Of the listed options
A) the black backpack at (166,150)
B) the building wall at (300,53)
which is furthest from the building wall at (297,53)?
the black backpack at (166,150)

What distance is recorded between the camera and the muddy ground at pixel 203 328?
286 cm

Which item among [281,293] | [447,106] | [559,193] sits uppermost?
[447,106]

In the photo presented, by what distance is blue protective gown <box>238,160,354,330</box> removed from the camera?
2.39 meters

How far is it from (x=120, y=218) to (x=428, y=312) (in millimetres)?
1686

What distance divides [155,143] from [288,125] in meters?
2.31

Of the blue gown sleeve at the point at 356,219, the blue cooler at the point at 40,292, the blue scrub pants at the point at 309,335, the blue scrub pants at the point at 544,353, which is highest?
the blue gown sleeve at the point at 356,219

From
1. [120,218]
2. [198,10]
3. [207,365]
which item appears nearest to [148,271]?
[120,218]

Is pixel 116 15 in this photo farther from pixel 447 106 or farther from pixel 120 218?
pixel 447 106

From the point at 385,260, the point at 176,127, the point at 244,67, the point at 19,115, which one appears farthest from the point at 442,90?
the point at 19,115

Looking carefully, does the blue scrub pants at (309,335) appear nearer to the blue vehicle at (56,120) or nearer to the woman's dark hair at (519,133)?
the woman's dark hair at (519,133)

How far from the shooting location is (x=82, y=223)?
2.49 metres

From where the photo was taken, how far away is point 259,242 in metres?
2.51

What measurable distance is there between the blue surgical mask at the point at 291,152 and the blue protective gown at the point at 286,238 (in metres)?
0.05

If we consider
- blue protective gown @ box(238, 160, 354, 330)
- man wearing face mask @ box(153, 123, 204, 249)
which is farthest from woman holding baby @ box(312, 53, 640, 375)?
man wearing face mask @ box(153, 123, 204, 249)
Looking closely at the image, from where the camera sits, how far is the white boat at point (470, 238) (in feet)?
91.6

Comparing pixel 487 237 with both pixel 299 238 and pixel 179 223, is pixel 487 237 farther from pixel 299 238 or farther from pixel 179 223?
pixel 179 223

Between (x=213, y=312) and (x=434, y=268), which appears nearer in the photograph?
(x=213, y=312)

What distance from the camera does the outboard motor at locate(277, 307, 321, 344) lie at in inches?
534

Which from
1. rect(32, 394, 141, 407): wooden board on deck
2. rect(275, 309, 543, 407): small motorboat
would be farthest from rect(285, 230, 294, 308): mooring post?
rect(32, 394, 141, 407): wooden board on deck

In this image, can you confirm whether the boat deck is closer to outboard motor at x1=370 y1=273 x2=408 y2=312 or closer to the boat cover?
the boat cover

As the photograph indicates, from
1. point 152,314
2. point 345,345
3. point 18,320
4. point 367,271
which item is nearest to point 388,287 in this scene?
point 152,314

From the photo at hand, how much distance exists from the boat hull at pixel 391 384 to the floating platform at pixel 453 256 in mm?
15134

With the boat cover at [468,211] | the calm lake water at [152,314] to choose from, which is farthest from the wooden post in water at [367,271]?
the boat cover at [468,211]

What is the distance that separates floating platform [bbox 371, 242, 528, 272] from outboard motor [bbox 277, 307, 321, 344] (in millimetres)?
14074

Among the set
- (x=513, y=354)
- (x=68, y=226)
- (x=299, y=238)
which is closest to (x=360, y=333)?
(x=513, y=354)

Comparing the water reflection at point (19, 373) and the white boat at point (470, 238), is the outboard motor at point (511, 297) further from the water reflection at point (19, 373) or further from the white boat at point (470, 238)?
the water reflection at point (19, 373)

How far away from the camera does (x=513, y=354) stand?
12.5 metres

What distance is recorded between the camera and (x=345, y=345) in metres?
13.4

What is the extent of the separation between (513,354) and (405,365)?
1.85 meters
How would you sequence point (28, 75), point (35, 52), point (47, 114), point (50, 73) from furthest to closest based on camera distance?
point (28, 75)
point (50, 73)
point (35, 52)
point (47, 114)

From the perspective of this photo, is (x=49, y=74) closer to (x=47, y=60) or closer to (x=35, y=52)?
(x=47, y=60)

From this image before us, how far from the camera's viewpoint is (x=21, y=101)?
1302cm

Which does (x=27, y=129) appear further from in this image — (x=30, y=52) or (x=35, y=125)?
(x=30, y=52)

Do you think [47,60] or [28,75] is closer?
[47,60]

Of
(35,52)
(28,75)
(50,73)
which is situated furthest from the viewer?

****************

• **PROBLEM DETAILS**: Copy all of the data above, reproducing every line verbatim and in the same order.

• **COMPLETE RESPONSE**:
Of the listed options
A) the black backpack at (166,150)
B) the building wall at (300,53)
which is furthest from the building wall at (297,53)?
the black backpack at (166,150)

What distance is recorded between the camera and the muddy ground at pixel 203 328?
286 cm

Which item among [281,293] | [447,106] | [559,193] sits uppermost?
[447,106]

In the photo presented, by what distance is blue protective gown <box>238,160,354,330</box> removed from the camera?
2.39 meters

How far is it from (x=120, y=218) to (x=428, y=312) (in millimetres)?
1686

What distance divides [155,143] from [288,125] in meters?
2.31

Of the blue gown sleeve at the point at 356,219, the blue cooler at the point at 40,292, the blue scrub pants at the point at 309,335, the blue scrub pants at the point at 544,353, which is highest?
the blue gown sleeve at the point at 356,219

From
1. [120,218]
2. [198,10]
3. [207,365]
which item appears nearest to [148,271]?
[120,218]

Is pixel 116 15 in this photo farther from pixel 447 106 or farther from pixel 120 218?
pixel 447 106

From the point at 385,260, the point at 176,127, the point at 244,67, the point at 19,115, which one appears farthest from the point at 442,90?
the point at 19,115

Looking carefully, does the blue scrub pants at (309,335) appear nearer to the blue vehicle at (56,120) or nearer to the woman's dark hair at (519,133)?
the woman's dark hair at (519,133)

How far from the shooting location is (x=82, y=223)?
2.49 metres

From where the photo was taken, how far away is point 259,242 in metres?
2.51

What measurable distance is there between the blue surgical mask at the point at 291,152 and the blue protective gown at the point at 286,238 (in metres)?
0.05

If we consider
- blue protective gown @ box(238, 160, 354, 330)
- man wearing face mask @ box(153, 123, 204, 249)
which is farthest from woman holding baby @ box(312, 53, 640, 375)?
man wearing face mask @ box(153, 123, 204, 249)
Looking closely at the image, from where the camera sits, how far is the white boat at point (470, 238) (in feet)?
91.6

Comparing pixel 487 237 with both pixel 299 238 and pixel 179 223, is pixel 487 237 farther from pixel 299 238 or farther from pixel 179 223?
pixel 179 223

Between (x=213, y=312) and (x=434, y=268), which appears nearer in the photograph?
(x=213, y=312)

What distance from the camera does the outboard motor at locate(277, 307, 321, 344) lie at in inches?
534

Which from
1. rect(32, 394, 141, 407): wooden board on deck
2. rect(275, 309, 543, 407): small motorboat
would be farthest from rect(285, 230, 294, 308): mooring post?
rect(32, 394, 141, 407): wooden board on deck

In this image, can you confirm whether the boat deck is closer to outboard motor at x1=370 y1=273 x2=408 y2=312 or closer to the boat cover?
the boat cover

As the photograph indicates, from
1. point 152,314
2. point 345,345
3. point 18,320
4. point 367,271
which item is nearest to point 388,287 in this scene?
point 152,314

From the photo at hand, how much distance exists from the boat hull at pixel 391 384 to the floating platform at pixel 453 256 in mm?
15134

With the boat cover at [468,211] | the calm lake water at [152,314] to choose from, which is farthest from the wooden post in water at [367,271]?
the boat cover at [468,211]

What is the distance that separates floating platform [bbox 371, 242, 528, 272] from outboard motor [bbox 277, 307, 321, 344] (in millimetres)?
14074

Among the set
- (x=513, y=354)
- (x=68, y=226)
- (x=299, y=238)
which is closest to (x=360, y=333)?
(x=513, y=354)

Comparing the water reflection at point (19, 373) and the white boat at point (470, 238), is the outboard motor at point (511, 297) further from the water reflection at point (19, 373) or further from the white boat at point (470, 238)?
the water reflection at point (19, 373)

How far away from the camera does (x=513, y=354) stand?
12.5 metres

What distance is recorded between the camera and (x=345, y=345) in metres?
13.4

What is the extent of the separation between (513,354) and (405,365)?
1.85 meters
How would you sequence point (28, 75), point (35, 52), point (47, 114), point (50, 73) from furthest to closest based on camera distance?
point (28, 75)
point (50, 73)
point (35, 52)
point (47, 114)

From the perspective of this photo, is (x=49, y=74) closer to (x=47, y=60) or closer to (x=35, y=52)?
(x=47, y=60)

From this image before us, how far from the camera's viewpoint is (x=21, y=101)?
1302cm

Which does (x=27, y=129) appear further from in this image — (x=30, y=52) or (x=35, y=125)?
(x=30, y=52)

Do you think [47,60] or [28,75] is closer?
[47,60]

Of
(35,52)
(28,75)
(50,73)
which is situated furthest from the viewer?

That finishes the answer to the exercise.